"Is there a dearth of talent in India?" Supreme Court judge Justice BR Gavai disagrees with BCI proposal to have foreign faculty for new varsity

“We have had Dr. Baba Saheb Ambedkar, Mahatma Gandhi, Pandit Jawaharlal Nehru, Motilal Nehru, Vallabhbhai Patel — all from law faculty. They gave up their lucrative practice and contributed towards the nation,” he added.
Justice BR Gavai

Justice BR Gavai

Supreme Court judge Justice BR Gavai expressed his disagreement on the suggestion of appointing foreign vice-chancellor and faculty in the newly-inaugurated Indian International University of Legal Education and Research (IIULER) established by the Bar Council of India (BCI) trust.

Justice Gavai emphasised that while the law university should be of international standards, the obsession to have foreign faculty should be jettisoned.

He was speaking at the inaugural event of the varsity at Goa on Thursday when he also underlined Prime Minister Narendra Modi’s motto—“think globally, act locally”. He was responding to a suggestion of the BCI chairman and Senior Advocate Manan Kumar Mishra.

I have some disagreement with the fetish for the foreign faculty. Is there a dearth of talent in India?” asked Justice Gavai.

We have had Dr. Baba Saheb Ambedkar, Mahatma Gandhi, Pandit Jawaharlal Nehru, Motilal Nehru, Vallabhbhai Patel — all from law faculty. They gave up on their lucrative (law) practice and contributed towards the nation,” he added.


Mishra had earlier indicated having a “world-class vice chancellor” five foreign faculty members of the total of 11 members in the university.

We are going to produce real lawyers and perfect judges,” he had said.


Justice Gavai, however, underscored that eminent jurist Sir Hari Singh Gour had clients from South Africa and Britain, to appear before the Privy Council.

And therefore though I agree that we must have a law university of international standard, compete with global universities but then to that of Mr Mishra’s concept that we must have foreign faculty and foreign vice chancellor, I think the Bar Council may have a relook. I don’t understand this concept… We are celebrating 75 years of independence,” he highlighted.

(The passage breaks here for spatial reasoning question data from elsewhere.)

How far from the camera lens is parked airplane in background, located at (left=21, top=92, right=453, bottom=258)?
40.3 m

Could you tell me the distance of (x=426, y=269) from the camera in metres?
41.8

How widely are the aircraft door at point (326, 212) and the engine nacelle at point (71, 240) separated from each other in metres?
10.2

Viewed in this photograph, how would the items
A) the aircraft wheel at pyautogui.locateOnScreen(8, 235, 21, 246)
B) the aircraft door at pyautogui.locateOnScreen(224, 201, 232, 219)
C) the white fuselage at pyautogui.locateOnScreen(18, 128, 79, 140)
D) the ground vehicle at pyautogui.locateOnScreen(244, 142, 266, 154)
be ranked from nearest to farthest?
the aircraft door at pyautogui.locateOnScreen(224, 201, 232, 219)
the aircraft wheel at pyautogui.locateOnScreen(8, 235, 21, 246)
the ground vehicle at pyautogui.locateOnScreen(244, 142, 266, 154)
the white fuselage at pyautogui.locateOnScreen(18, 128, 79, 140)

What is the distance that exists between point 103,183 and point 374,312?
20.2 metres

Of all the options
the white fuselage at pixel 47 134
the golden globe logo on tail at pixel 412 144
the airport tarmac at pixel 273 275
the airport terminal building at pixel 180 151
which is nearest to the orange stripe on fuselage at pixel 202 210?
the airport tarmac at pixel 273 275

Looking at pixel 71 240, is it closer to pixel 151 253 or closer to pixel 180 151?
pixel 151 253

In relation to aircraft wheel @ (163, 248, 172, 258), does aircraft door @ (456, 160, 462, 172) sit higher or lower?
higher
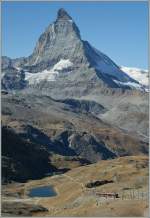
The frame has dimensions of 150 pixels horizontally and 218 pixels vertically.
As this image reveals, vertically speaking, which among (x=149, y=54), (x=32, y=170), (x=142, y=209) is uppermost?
(x=149, y=54)

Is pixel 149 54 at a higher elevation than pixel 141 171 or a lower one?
higher

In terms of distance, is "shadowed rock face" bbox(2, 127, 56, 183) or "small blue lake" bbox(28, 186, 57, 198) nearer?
"small blue lake" bbox(28, 186, 57, 198)

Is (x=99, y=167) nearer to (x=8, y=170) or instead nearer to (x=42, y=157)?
(x=8, y=170)

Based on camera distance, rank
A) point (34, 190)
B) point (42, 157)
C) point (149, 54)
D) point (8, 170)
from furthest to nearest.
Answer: point (42, 157)
point (8, 170)
point (34, 190)
point (149, 54)

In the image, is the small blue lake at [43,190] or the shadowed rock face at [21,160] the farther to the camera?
the shadowed rock face at [21,160]

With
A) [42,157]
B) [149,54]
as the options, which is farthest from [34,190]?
[149,54]

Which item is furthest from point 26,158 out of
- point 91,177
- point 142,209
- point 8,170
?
point 142,209

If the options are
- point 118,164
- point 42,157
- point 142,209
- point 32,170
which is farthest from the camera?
point 42,157

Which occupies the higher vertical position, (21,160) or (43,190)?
(21,160)

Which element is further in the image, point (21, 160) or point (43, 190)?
point (21, 160)

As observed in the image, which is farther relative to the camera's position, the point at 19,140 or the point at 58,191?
the point at 19,140
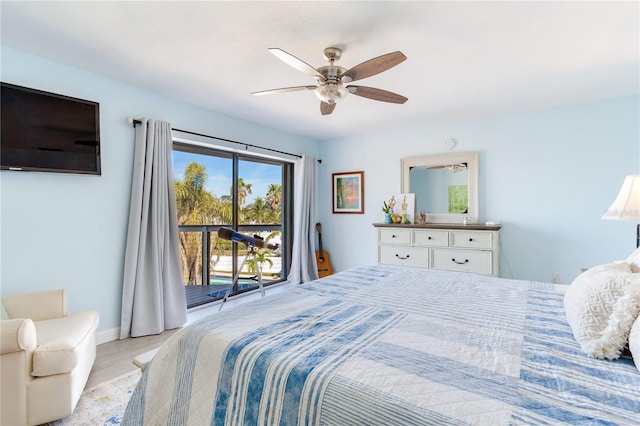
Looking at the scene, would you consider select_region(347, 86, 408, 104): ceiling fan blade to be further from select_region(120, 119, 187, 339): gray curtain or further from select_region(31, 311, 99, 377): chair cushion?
select_region(31, 311, 99, 377): chair cushion

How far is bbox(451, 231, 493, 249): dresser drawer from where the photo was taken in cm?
354

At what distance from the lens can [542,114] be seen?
3582mm

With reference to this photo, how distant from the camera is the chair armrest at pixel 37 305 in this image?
6.89 feet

Justice Gavai also noted that law leads to changes in society and law cannot remain static.

"Law has to change with the changing needs of the society and, therefore, there is a provision in the Constitution that though the basic structure of the Constitution cannot be changed, still an amendment to suit the changes of the society is always necessary. Therefore, I’d like to insist upon that this university should not only produce the best lawyers and judges but produce eminent persons,” he said.

He wanted lawyers and judges to take forward the Constitutional goal of equality and justice — social, economical and political.


BCI chairperson Mishra said in his speech that for the current academic year, admissions to the University will take place through an exam conducted by the BCI for Indian as well as international students.

I can assure you we have already got the consent of International Bar Association, American Bar Association and several other International bar associations. Top universities of the world, they have expressed desire to collaborate with our university,” he added.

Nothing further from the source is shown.